What is required
In these records, how many lines contain "site"? Please reply with the number only.

Data section
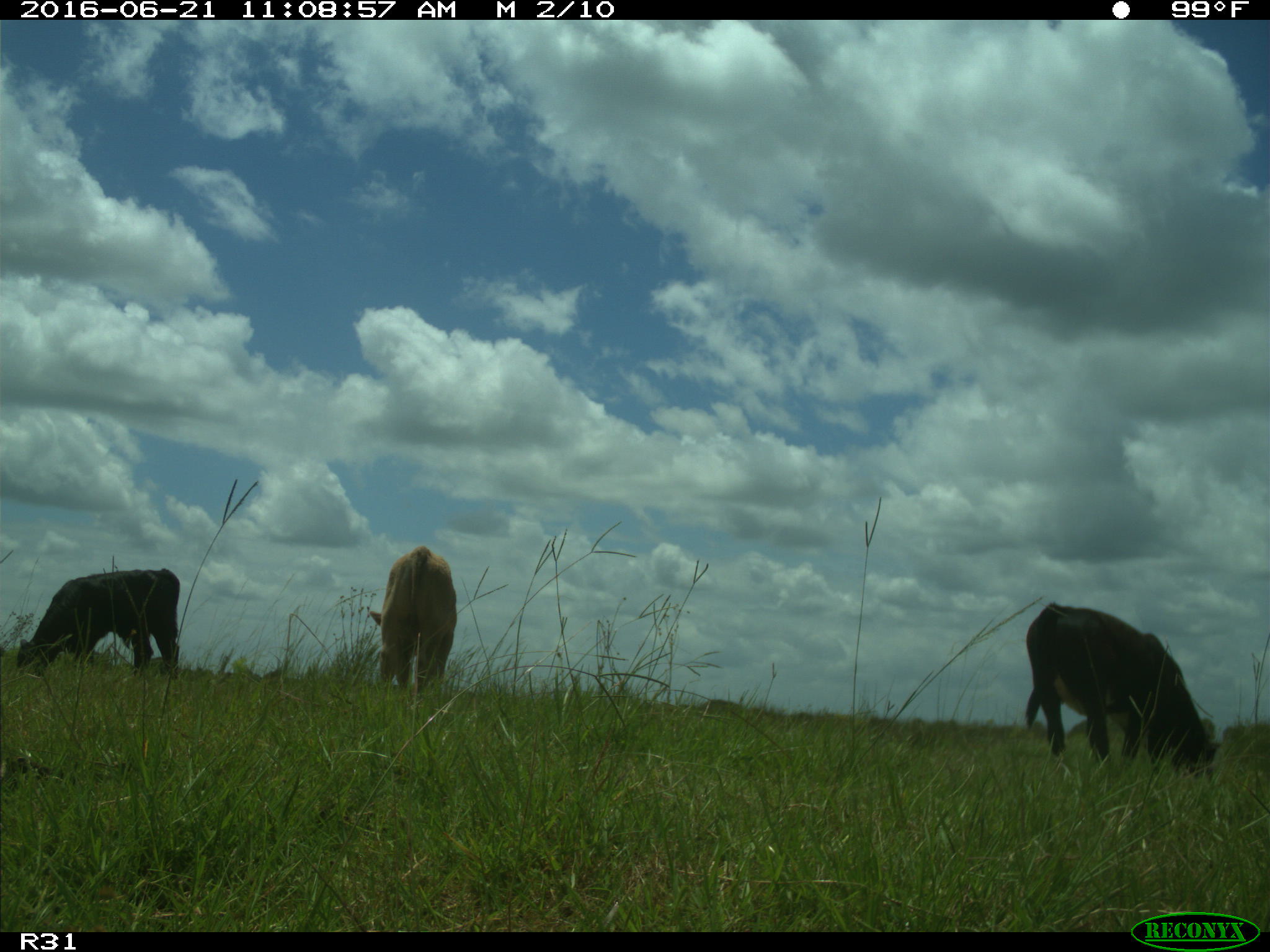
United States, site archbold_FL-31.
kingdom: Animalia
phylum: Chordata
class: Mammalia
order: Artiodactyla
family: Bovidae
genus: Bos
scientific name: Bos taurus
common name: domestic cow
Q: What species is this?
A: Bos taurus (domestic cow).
* * *
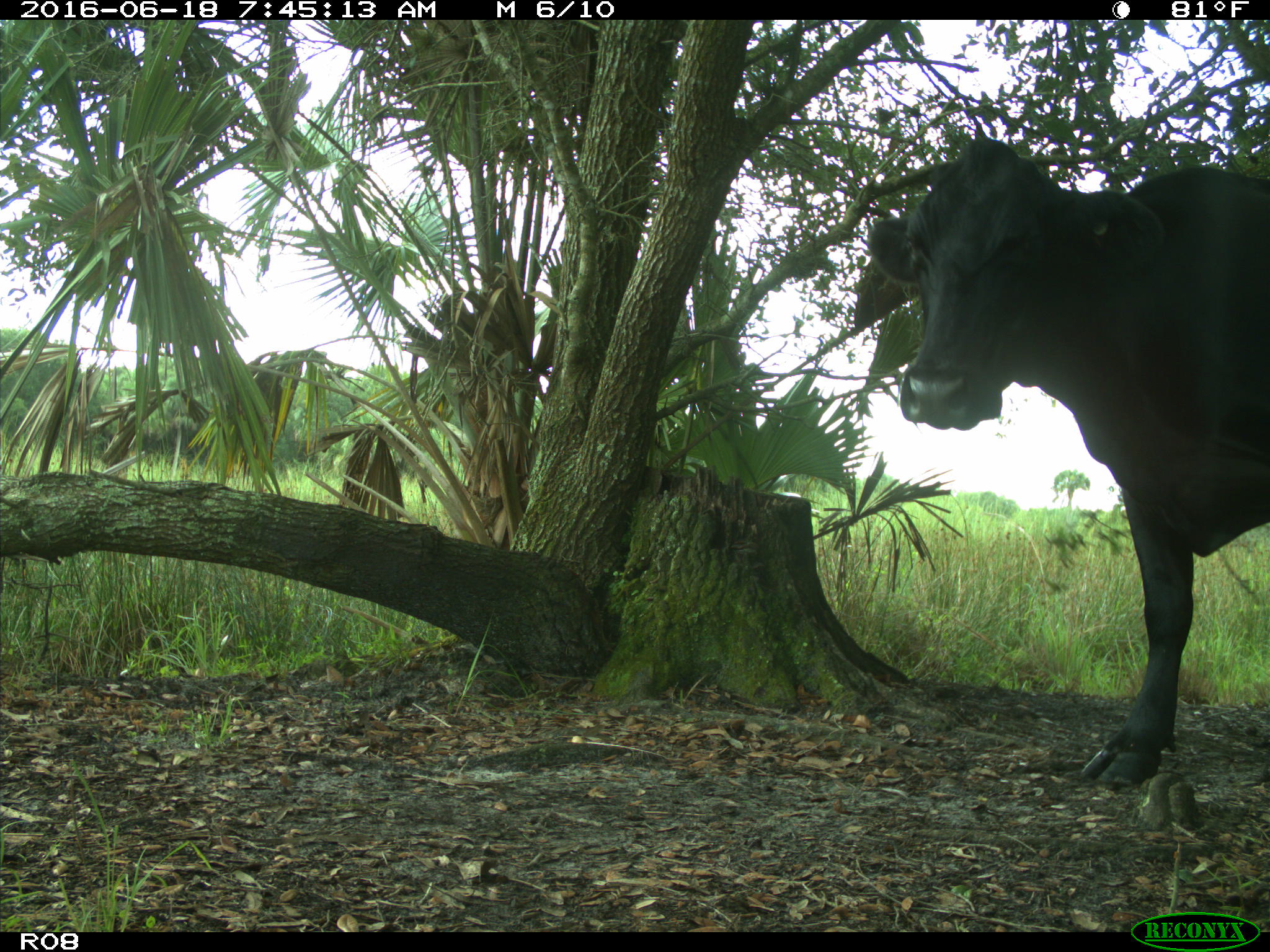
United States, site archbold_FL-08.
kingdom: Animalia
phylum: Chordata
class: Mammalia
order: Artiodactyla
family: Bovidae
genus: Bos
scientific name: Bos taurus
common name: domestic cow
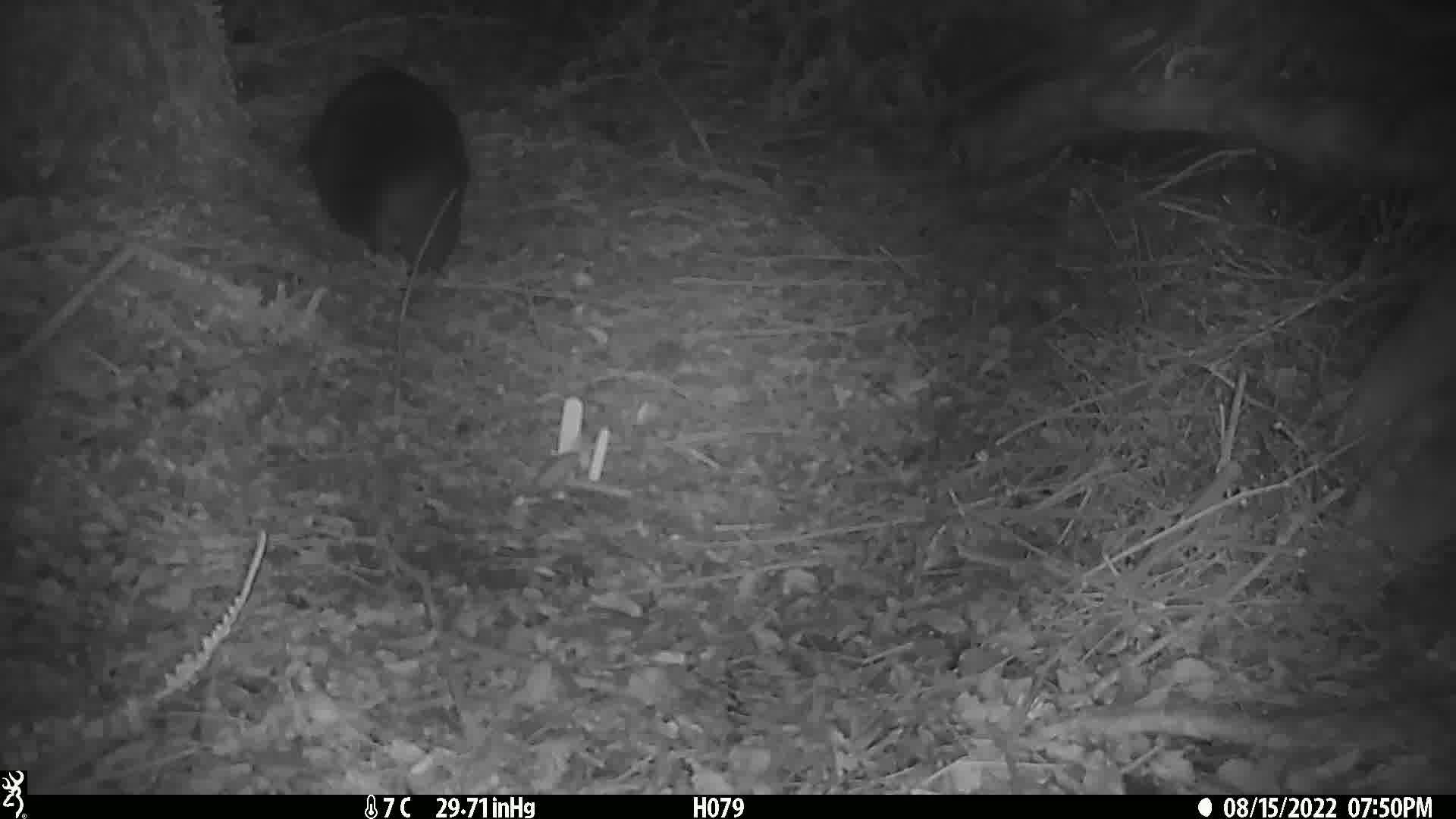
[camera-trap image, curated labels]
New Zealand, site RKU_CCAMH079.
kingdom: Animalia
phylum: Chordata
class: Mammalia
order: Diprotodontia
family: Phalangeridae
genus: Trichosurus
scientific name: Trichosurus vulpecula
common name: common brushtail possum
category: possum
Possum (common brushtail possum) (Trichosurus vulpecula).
==
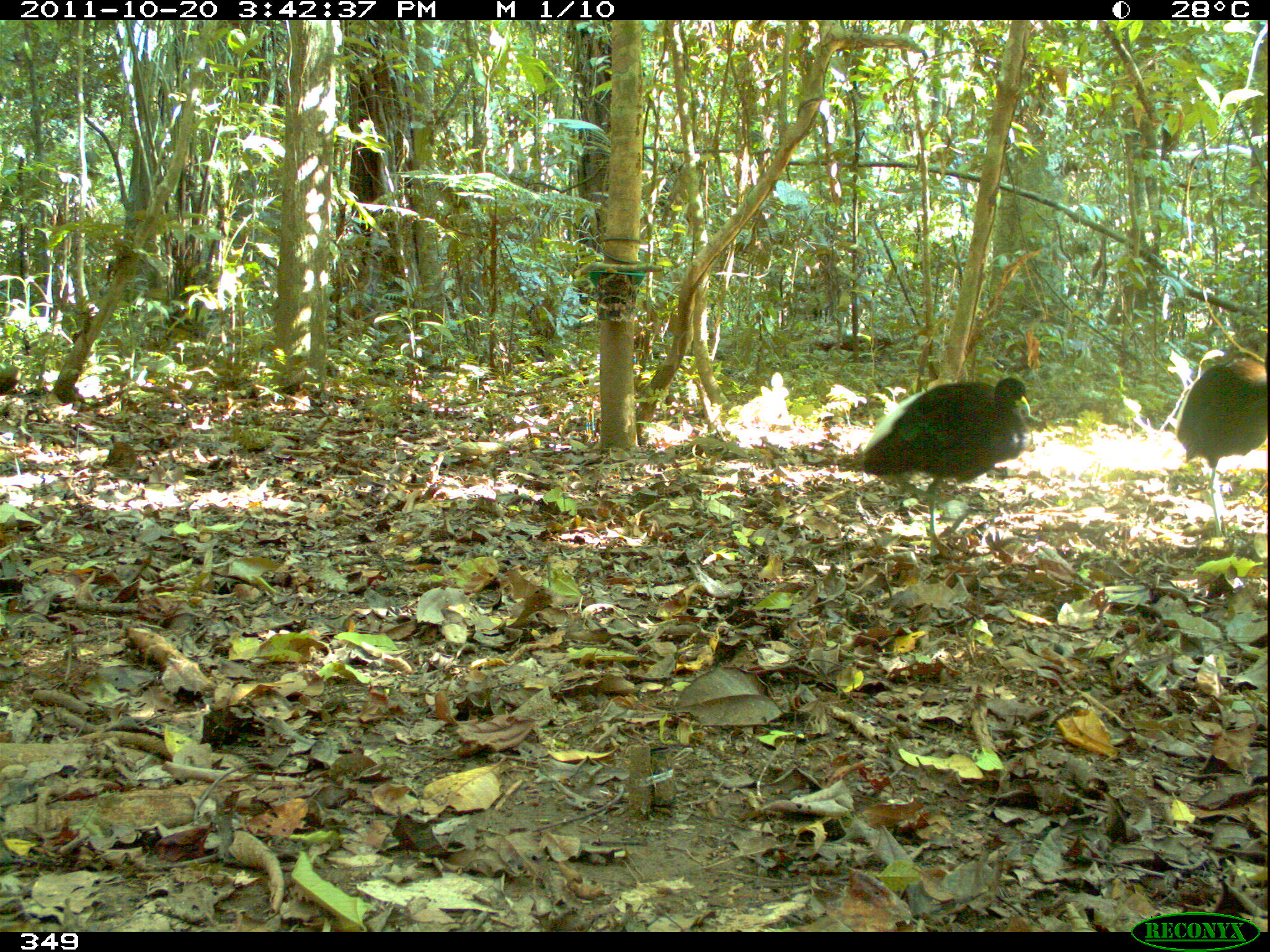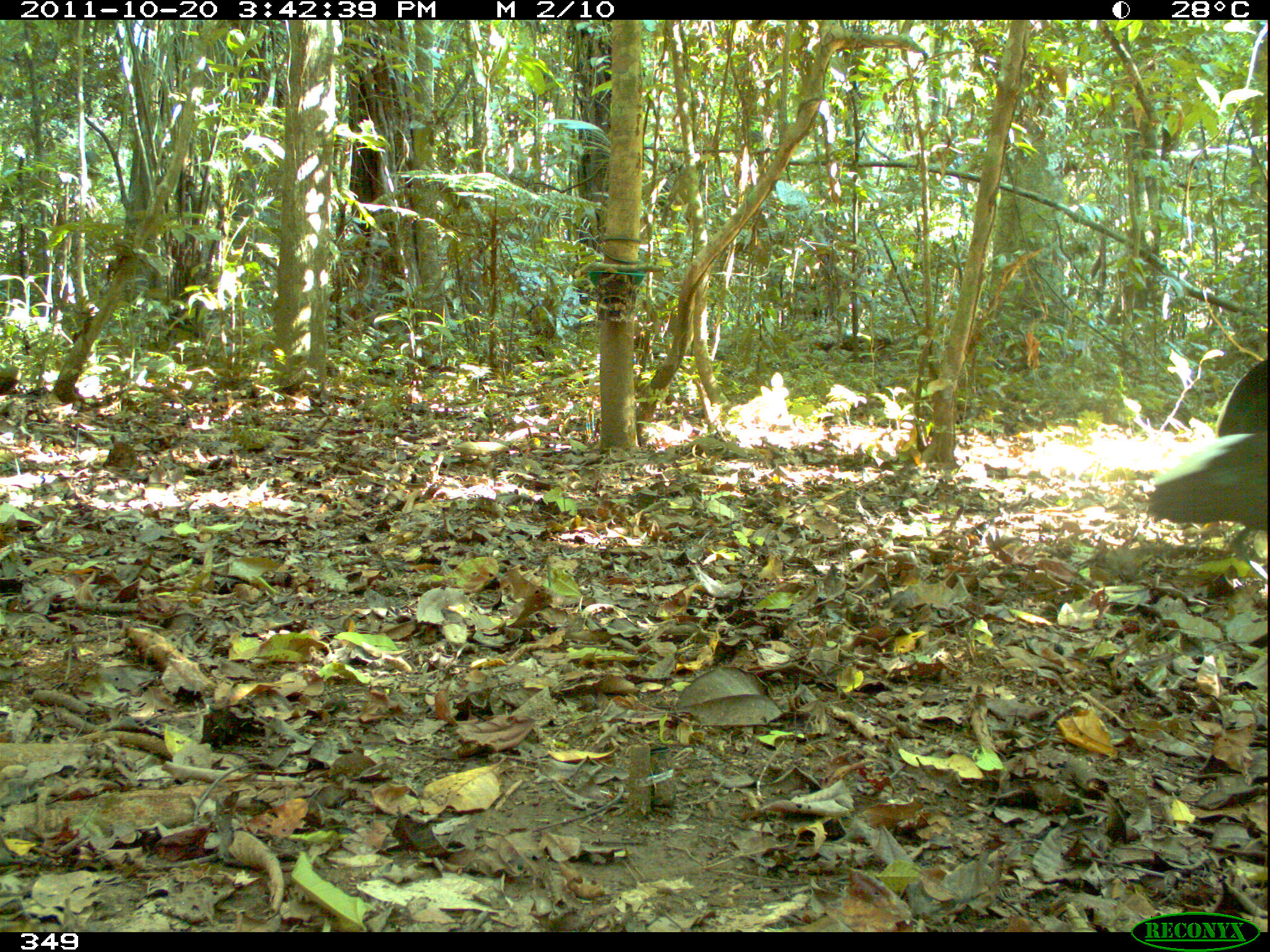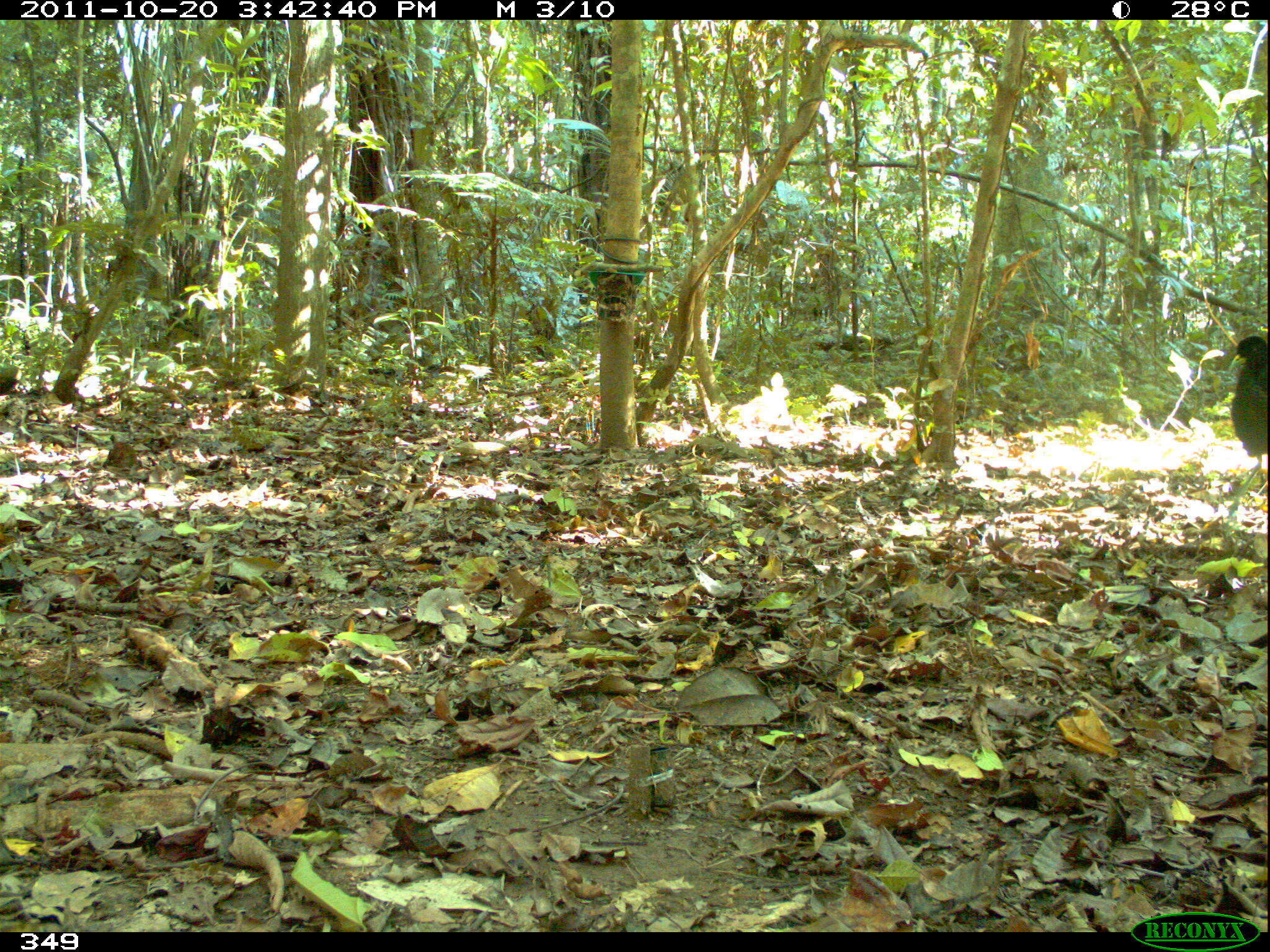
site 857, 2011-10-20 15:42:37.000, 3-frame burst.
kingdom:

Exercise response
4